**WORK REQUIRED**
Copy out the lines starting at the one that contains "In this displayed" and ending after the one that contains "9.73 meters", keeping the text unchanged and omitting the pictures.

**DATA LINES**
┌──
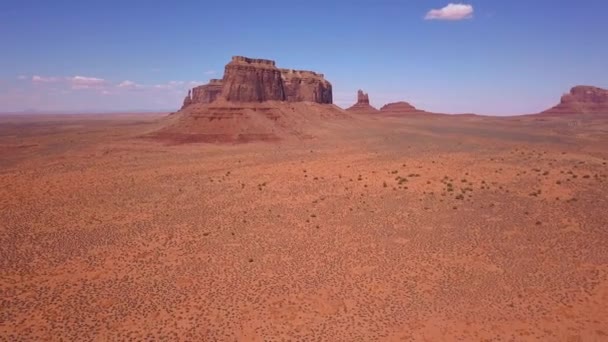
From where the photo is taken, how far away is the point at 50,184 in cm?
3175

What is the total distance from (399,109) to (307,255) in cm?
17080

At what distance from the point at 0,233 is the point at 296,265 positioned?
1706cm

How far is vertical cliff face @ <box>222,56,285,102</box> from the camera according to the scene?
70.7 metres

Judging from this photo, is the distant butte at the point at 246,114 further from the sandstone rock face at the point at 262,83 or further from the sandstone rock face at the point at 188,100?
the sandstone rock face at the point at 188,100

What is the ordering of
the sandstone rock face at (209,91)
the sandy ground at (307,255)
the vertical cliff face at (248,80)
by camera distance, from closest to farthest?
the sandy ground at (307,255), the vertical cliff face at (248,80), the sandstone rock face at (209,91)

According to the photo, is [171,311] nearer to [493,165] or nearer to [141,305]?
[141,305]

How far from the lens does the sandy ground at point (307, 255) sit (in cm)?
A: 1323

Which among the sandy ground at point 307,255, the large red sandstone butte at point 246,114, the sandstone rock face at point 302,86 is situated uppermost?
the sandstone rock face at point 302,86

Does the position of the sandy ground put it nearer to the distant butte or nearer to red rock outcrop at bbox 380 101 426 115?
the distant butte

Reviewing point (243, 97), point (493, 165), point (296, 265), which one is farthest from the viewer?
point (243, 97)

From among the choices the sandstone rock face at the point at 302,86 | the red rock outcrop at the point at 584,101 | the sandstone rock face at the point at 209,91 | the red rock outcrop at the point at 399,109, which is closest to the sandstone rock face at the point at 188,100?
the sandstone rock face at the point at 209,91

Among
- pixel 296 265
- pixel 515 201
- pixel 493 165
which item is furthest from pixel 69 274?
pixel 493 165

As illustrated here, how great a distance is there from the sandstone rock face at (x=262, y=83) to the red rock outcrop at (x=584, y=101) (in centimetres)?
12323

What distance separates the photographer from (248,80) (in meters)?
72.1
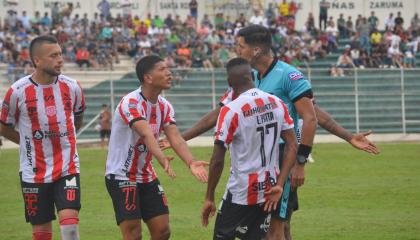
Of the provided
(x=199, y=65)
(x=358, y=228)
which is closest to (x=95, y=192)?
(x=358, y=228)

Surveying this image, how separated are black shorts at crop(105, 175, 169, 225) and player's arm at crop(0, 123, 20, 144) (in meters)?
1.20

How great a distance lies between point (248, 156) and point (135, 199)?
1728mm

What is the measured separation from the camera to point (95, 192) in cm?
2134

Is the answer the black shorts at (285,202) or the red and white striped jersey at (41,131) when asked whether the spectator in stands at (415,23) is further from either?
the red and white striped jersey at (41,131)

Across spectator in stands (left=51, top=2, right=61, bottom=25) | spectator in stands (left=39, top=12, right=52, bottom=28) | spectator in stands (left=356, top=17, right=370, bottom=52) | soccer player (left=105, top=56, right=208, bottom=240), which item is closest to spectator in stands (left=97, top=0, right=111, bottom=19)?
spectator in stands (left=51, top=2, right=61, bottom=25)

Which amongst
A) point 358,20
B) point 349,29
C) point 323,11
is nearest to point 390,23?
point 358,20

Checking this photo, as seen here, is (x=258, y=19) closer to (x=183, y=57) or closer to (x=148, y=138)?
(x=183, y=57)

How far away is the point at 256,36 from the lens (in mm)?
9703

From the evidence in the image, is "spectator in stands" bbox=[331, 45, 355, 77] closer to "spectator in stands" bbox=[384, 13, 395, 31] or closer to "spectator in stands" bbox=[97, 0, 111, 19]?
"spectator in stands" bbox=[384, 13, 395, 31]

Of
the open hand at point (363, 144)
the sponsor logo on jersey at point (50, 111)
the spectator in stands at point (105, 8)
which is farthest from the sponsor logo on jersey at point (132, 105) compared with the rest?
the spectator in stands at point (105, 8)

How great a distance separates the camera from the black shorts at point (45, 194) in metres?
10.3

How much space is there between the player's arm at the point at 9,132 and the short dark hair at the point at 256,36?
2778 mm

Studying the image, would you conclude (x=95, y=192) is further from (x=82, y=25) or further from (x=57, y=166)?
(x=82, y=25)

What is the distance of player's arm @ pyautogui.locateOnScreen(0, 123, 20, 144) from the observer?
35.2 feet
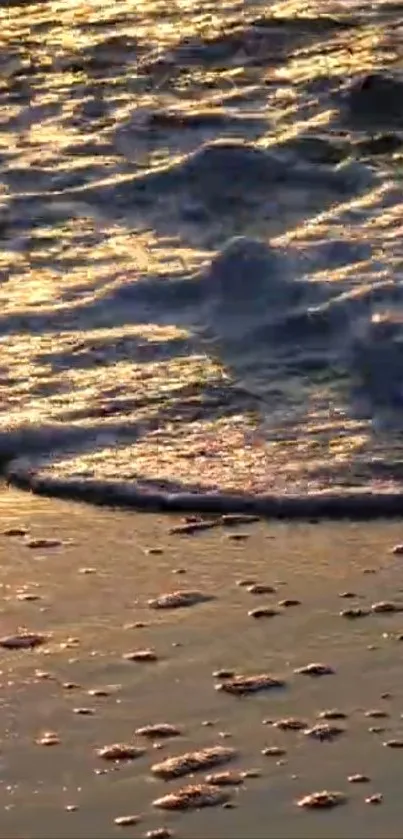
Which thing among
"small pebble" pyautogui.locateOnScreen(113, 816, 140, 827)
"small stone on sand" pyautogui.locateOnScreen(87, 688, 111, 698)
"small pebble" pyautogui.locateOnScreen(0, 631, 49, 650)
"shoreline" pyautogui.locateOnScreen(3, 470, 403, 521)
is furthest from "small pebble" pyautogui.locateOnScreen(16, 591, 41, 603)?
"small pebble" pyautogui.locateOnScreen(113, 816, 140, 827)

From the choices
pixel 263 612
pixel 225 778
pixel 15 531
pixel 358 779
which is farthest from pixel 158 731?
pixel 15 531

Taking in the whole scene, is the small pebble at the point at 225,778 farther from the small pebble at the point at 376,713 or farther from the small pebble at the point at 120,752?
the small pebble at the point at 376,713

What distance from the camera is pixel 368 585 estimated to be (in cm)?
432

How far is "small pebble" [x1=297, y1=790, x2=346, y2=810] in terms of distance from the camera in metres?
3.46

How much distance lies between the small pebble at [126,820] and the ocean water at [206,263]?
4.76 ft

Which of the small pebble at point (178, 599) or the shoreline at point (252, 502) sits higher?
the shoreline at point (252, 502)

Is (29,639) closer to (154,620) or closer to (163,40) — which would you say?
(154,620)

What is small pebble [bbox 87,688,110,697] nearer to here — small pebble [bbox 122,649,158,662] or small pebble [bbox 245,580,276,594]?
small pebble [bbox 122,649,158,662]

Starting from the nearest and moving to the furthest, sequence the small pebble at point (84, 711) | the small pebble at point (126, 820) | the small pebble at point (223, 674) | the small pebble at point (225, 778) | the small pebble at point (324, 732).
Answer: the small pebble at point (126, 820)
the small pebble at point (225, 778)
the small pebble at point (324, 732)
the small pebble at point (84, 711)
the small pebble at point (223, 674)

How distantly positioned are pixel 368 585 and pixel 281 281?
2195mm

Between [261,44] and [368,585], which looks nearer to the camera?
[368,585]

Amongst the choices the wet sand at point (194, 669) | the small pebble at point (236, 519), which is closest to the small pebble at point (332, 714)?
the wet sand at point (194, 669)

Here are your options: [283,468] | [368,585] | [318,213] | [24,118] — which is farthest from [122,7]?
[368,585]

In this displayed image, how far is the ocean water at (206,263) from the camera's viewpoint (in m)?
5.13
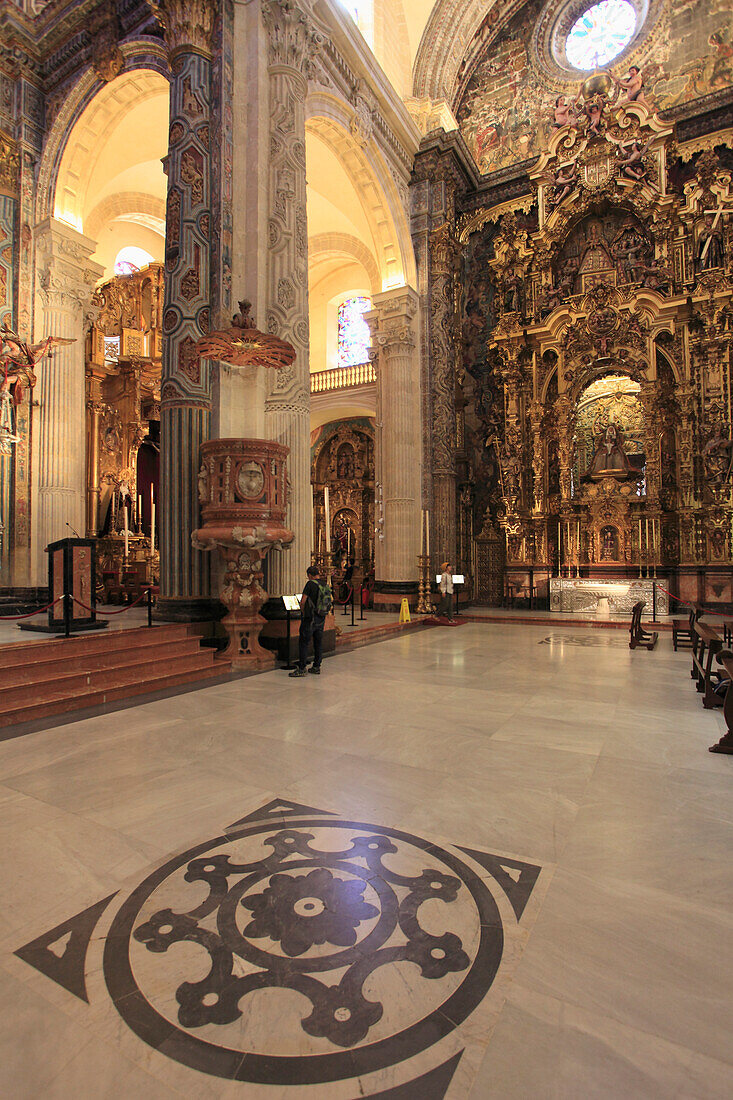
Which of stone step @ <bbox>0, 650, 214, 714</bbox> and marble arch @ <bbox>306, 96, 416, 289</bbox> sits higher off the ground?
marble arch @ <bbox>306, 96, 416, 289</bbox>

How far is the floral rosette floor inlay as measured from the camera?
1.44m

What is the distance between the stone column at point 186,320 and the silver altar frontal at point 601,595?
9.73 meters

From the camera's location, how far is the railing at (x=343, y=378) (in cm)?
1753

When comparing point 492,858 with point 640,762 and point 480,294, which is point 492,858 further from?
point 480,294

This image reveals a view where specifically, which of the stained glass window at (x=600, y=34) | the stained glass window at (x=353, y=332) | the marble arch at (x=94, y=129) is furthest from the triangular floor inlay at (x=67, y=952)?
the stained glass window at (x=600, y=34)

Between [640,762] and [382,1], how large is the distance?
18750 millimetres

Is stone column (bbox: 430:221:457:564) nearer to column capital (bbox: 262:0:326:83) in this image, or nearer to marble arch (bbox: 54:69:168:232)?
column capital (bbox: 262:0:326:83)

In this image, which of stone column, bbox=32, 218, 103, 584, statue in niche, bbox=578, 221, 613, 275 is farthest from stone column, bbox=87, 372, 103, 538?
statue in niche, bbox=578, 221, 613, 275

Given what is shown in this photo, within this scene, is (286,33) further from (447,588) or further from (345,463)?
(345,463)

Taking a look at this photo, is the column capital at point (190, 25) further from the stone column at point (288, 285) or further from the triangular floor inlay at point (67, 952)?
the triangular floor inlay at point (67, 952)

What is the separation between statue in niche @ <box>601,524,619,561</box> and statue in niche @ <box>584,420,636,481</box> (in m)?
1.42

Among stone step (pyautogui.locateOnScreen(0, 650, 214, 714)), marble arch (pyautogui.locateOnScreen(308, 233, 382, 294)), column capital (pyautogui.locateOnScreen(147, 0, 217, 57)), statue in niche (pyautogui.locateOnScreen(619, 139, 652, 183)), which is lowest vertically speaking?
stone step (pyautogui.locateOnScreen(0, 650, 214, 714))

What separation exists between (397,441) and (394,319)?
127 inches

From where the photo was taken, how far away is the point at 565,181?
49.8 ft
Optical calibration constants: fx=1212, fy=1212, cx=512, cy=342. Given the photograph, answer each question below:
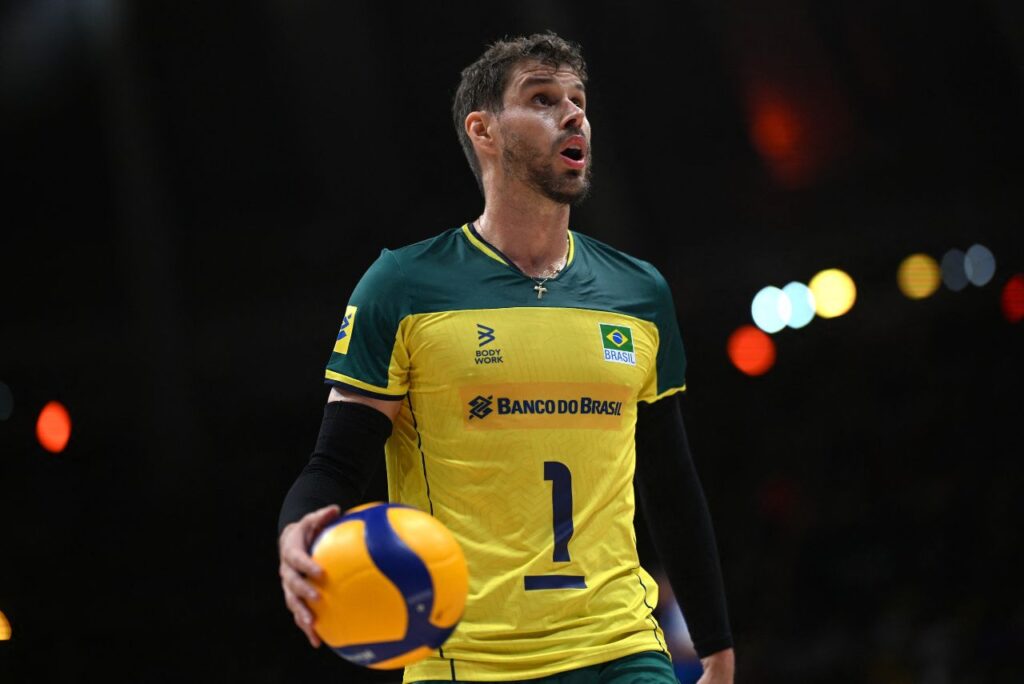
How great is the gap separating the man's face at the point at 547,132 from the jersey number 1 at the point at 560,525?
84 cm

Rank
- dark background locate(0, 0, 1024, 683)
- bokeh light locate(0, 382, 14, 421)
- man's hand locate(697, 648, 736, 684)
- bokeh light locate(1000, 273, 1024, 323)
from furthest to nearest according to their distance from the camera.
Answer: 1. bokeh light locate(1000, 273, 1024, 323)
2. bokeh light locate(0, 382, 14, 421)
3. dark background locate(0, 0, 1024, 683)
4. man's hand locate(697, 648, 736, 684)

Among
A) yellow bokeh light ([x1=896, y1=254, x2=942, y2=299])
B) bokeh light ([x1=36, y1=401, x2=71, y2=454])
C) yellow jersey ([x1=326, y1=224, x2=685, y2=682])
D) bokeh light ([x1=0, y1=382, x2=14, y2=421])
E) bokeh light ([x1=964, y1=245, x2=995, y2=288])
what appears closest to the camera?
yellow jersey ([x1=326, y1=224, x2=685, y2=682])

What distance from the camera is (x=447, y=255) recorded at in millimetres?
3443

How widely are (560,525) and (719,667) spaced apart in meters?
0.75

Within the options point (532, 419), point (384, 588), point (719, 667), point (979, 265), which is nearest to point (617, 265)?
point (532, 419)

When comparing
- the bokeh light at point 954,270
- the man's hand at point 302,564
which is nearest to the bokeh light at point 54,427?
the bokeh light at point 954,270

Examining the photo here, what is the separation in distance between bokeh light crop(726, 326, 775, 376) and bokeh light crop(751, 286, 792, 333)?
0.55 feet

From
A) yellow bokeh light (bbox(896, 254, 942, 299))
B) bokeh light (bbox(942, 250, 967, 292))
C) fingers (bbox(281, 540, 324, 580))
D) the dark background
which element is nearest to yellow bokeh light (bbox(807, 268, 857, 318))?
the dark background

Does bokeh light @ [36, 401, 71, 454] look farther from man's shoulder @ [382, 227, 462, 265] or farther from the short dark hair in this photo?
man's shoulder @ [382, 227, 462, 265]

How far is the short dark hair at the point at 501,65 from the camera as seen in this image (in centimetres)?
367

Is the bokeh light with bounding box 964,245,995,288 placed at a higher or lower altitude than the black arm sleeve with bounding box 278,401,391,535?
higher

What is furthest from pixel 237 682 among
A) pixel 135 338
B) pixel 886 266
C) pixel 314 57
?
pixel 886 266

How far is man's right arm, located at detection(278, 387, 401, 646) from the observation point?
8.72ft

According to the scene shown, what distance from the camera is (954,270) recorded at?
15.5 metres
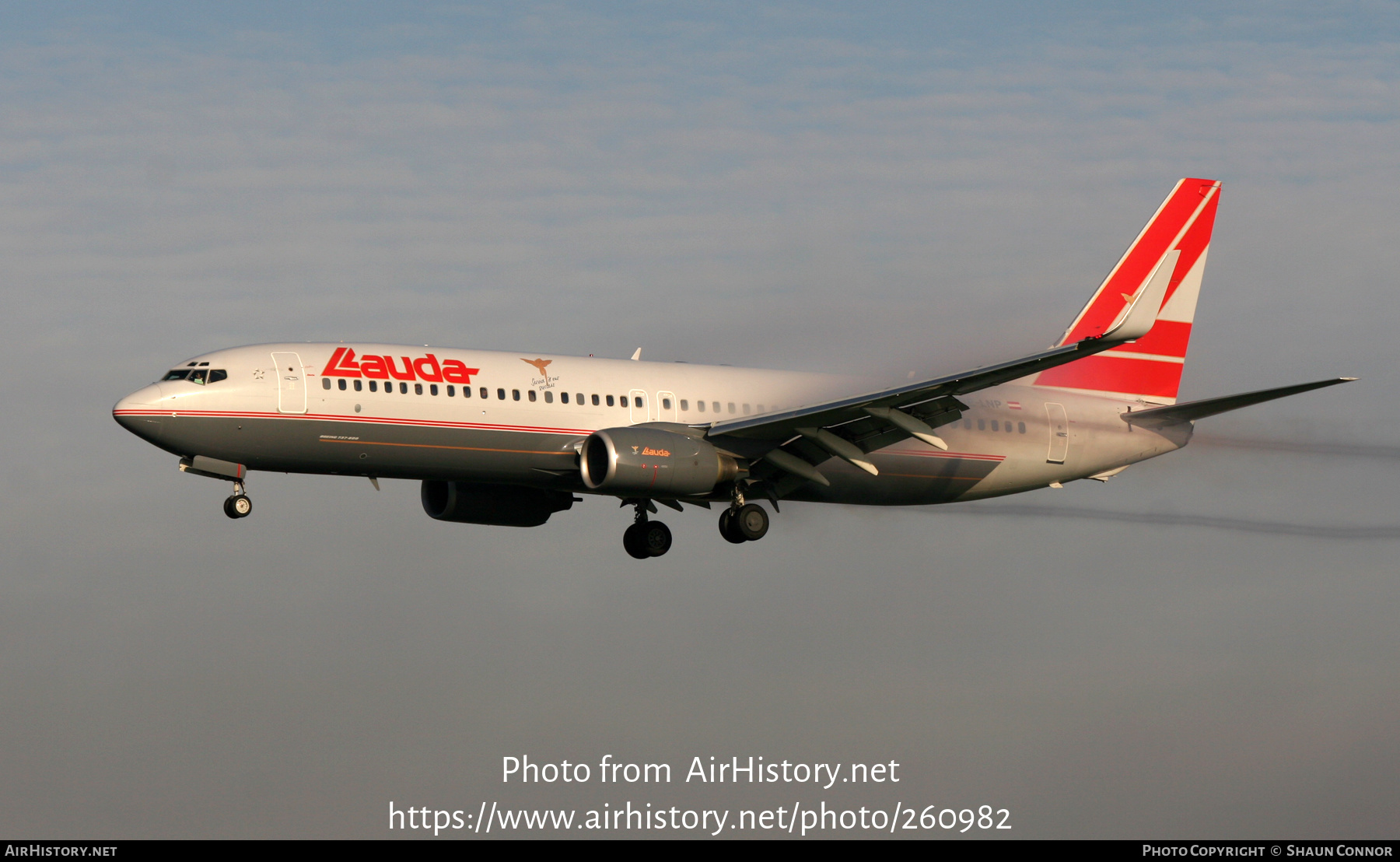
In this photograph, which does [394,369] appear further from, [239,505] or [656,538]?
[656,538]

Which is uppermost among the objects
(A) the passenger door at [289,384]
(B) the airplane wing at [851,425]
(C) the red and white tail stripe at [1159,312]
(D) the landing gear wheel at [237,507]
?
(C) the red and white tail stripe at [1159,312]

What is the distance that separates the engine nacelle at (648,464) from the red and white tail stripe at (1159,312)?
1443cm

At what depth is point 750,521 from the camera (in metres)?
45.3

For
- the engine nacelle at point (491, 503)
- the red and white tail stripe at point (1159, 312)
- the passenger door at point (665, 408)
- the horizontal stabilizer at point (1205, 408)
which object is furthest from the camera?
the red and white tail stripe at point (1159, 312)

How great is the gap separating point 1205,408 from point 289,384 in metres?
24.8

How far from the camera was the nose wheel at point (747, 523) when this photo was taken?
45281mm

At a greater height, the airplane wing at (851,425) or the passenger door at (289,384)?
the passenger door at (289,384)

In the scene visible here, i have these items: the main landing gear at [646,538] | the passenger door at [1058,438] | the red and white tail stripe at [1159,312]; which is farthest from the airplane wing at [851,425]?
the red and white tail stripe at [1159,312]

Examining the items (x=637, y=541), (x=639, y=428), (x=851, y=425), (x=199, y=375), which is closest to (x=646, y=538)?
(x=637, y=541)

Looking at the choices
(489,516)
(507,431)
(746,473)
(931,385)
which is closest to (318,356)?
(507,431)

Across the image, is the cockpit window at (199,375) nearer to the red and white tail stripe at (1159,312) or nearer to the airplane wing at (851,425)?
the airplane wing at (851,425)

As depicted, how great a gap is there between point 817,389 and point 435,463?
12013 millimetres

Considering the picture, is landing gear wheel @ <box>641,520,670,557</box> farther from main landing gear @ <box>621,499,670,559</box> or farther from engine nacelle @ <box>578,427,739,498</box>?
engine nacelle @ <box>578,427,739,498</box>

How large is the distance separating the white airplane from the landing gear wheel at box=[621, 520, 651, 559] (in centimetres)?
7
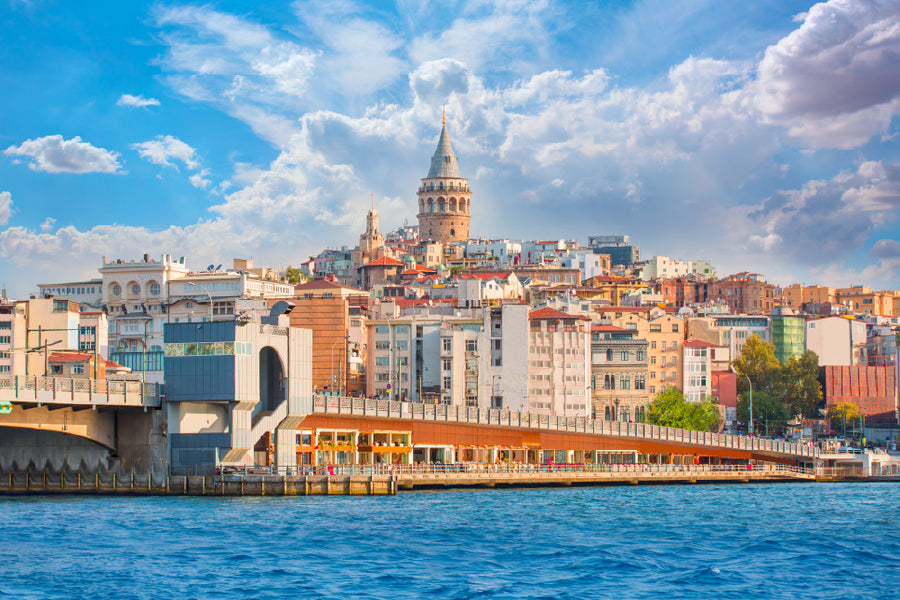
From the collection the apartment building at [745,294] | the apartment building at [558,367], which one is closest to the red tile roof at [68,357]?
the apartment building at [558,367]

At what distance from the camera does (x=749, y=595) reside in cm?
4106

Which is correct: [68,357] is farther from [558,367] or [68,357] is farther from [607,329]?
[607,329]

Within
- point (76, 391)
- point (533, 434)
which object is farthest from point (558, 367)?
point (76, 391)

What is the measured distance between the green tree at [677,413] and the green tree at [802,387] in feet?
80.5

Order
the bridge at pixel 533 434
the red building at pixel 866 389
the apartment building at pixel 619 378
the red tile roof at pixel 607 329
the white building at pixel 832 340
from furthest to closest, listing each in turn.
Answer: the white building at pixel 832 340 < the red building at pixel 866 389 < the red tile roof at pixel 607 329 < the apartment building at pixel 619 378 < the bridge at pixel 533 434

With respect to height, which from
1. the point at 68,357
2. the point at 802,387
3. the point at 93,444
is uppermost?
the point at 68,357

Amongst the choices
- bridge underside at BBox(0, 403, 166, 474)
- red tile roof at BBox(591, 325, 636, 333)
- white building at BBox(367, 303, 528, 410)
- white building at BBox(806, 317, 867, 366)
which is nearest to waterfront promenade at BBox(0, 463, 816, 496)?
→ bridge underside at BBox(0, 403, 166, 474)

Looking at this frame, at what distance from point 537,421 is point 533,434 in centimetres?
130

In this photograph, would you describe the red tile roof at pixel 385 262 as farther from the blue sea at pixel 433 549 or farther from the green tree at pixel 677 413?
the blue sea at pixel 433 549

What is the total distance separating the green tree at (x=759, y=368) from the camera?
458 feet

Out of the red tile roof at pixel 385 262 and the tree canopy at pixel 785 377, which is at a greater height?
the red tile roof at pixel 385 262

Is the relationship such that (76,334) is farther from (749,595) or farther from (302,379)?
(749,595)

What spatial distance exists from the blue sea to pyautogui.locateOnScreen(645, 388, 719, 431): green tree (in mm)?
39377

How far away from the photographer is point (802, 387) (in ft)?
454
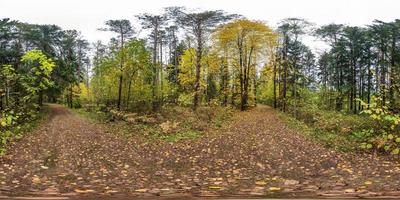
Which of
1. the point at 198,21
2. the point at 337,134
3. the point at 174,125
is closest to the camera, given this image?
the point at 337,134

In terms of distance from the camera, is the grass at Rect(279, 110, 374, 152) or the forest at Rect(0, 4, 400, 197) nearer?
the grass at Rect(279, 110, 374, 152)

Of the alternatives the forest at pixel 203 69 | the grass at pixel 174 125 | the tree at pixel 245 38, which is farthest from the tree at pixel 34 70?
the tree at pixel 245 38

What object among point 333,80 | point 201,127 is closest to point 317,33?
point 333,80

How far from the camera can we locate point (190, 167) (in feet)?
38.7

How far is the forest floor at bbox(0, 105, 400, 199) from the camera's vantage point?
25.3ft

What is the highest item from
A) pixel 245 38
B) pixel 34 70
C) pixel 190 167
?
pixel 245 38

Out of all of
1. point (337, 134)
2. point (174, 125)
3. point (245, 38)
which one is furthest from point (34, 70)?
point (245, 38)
└──
**CORRECT OUTPUT**
In this displayed image, how far is the ocean water at (206,263) from the camera's viewpoint (in m)?
5.13
Which of stone step @ <bbox>0, 650, 214, 714</bbox> and marble arch @ <bbox>306, 96, 416, 289</bbox> sits higher off the ground?
marble arch @ <bbox>306, 96, 416, 289</bbox>

How far is the floral rosette floor inlay as measured from the camera?
1.44m

What is the distance between the stone column at point 186,320 and the silver altar frontal at point 601,595?
9.73 meters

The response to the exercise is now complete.